Fond recollections of growing up on a family farm. Written by Harold Eddleman.
It was a bright sunny, warm Saturday morning in late March of 1939. I was six, the oldest of 4 kids and in the first grade at Milltown Public School. Margaret Ann, my sister, age 4, and I were playing in the south yard of our old frame house in Milltown. Mom opened the bedroom window to shake out some bed linens. Puzzled, she asked "What are you kids doing?"

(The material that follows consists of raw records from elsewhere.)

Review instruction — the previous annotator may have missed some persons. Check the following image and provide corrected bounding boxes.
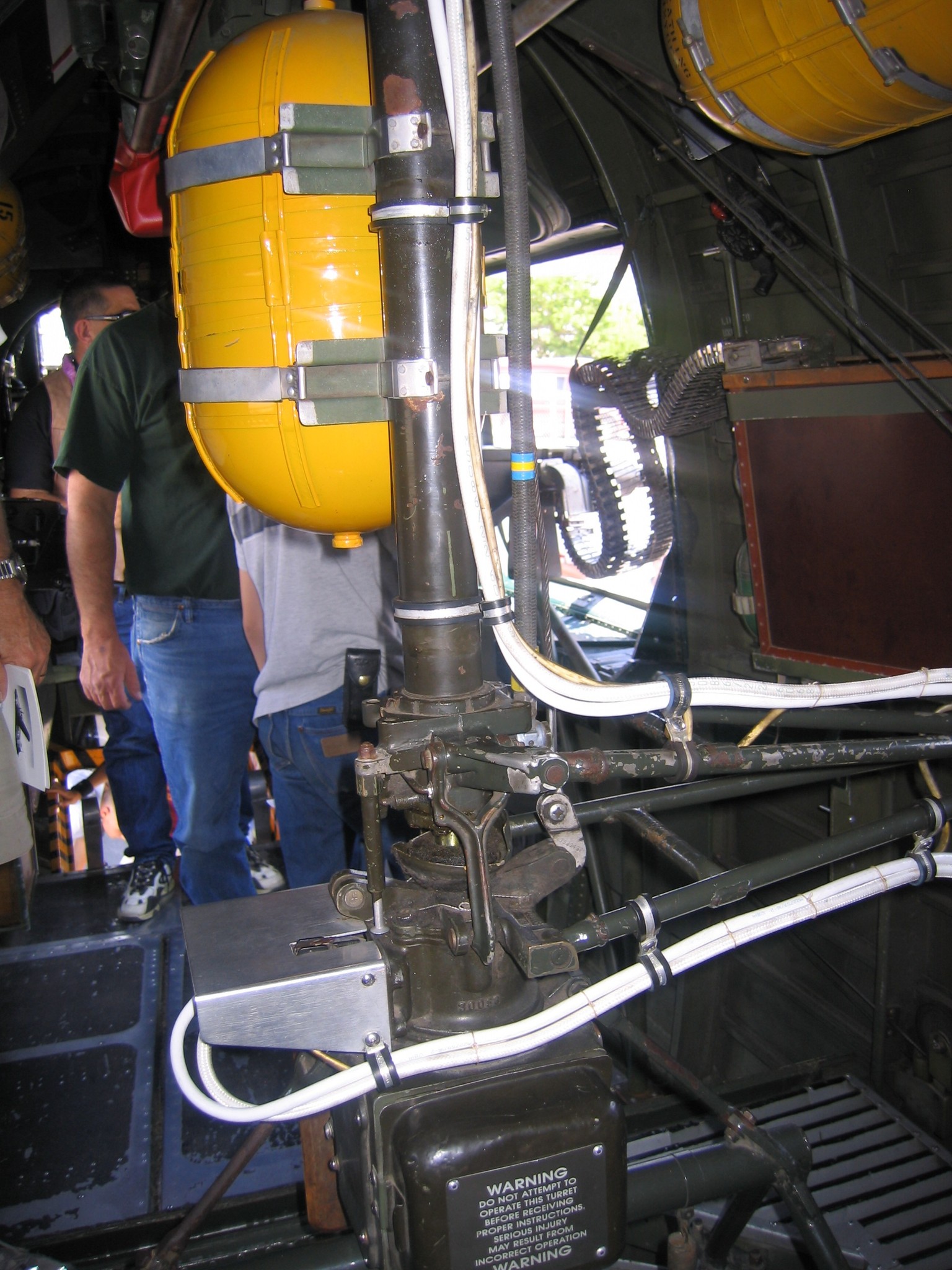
[6,270,286,922]
[223,497,383,885]
[50,294,272,1043]
[1,507,52,926]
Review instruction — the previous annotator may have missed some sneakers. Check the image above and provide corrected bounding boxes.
[245,845,285,895]
[116,855,177,922]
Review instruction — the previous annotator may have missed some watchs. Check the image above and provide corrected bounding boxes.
[1,550,28,585]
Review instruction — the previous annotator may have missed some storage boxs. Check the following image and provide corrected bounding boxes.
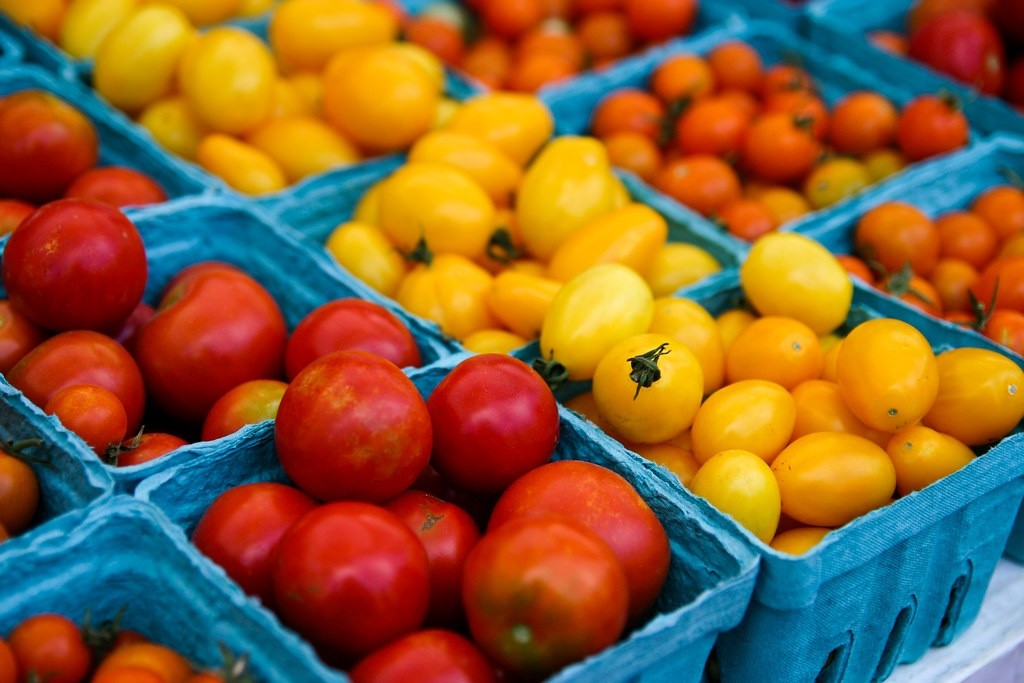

I explained that she had recently told Dad about a nursery man near her childhood home that grew fruit trees. I had picked up some sprouting peach seeds from beneath a tree in the backyard, placed them in our new red wagon, and I was selling them to my sister, who was paying good hard rocks for them, and planting them in the flower bed. "You ought to take some of them to our farm," Mom suggested.
That was the first I ever heard about the farm, but Mom and Dad had been looking at home and gardening magazines all winter. I recall looking at them myself. Also we had looked a farm between Milltown and Marengo one weekend. It turned out my parents had traded the house in Milltown for some recently abandoned fields just south of Pilot Knob Hill.
The next day, we all loaded into the car and went to the farm for a picnic lunch and to work on the shack that Dad been driving 7 miles each day to construct. I mainly remember the smell of the recently sawn oak board and dropping my egg salad sandwich in the sawdust. Later, we walked over the fields. The main vegetation was wild onions, a useless plant notable for ruining harvested wheat with its seed heads of bulblets. It was a beautiful sunny day, but windy and a little chilly.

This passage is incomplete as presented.